RNA was extracted from testes, podia, spines and stomach/mouth tissues from the same individuals from which GBR and OKI genomic DNA was obtained; RNA from the other tissues was isolated from different OKI and GBR individuals (Supplementary Note 2). Tissue-specific RNA-seq libraries were generated and sequenced on an Illumina HiSeq 2500 using standard methods26. De novo transcriptomes were assembled using Trinity version r20131110 (ref. 32). Genome-guided RNA transcripts were generated using Tuxedo33 (Supplementary Note 2).

Gene modelling and annotation

Both GBR and OKI genomes were masked using RepeatMasker version 4.0.3 (parameters: -qq -pa 8 -gff -species ‘fungi/metazoa group’ -no_is).
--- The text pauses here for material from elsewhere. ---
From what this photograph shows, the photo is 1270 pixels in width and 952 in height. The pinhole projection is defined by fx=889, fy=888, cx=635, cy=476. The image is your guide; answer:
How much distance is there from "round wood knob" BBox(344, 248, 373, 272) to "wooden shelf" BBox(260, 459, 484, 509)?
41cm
Assembled transcripts were then mapped back to either the GBR or the OKI masked genome and used to generate a consensus transcript set via PASA (version 20140417). Only transcripts with over 90% transcript coverage (parameter: min_percent_aligned) and 95% identity (parameter: min_avg_per_id) were merged. Open reading frames (ORFs) predicted from PASA-assembled transcripts using TransDecoder (https://sourceforge.net/p/transdecoder/) were used to train Augustus to generate gene predictions for each genome (Supplementary Note 2). Additionally, all core eukaryotic genes were mapped to each genome using CEGMA (version 2.4). CEGMA predictions were used to train SNAP (version 2013-11-29). Unsupervised genes were also predicted using GeneMarkES (version 20120203).
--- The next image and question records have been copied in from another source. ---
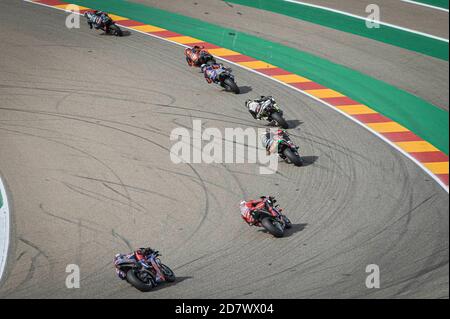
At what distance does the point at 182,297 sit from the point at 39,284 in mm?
2424

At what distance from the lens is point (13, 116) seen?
20250 mm

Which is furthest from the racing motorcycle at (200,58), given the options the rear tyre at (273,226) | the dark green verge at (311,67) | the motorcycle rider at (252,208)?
the rear tyre at (273,226)

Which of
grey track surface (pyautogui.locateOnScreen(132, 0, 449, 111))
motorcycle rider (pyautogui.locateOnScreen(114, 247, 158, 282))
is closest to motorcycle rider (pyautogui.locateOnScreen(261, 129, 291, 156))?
grey track surface (pyautogui.locateOnScreen(132, 0, 449, 111))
Final gene predictions were generated using EVM34 by combining (1) ab initio predictions by Augustus, SNAP and GeneMarkES, (2) consensus transcripts generated by PASA based on combined transcriptomes of both populations and (3) TransDecoder best ORF predictions based on PASA consensus transcripts. A genome browser is available at: http://marinegenomics.oist.jp/cots/.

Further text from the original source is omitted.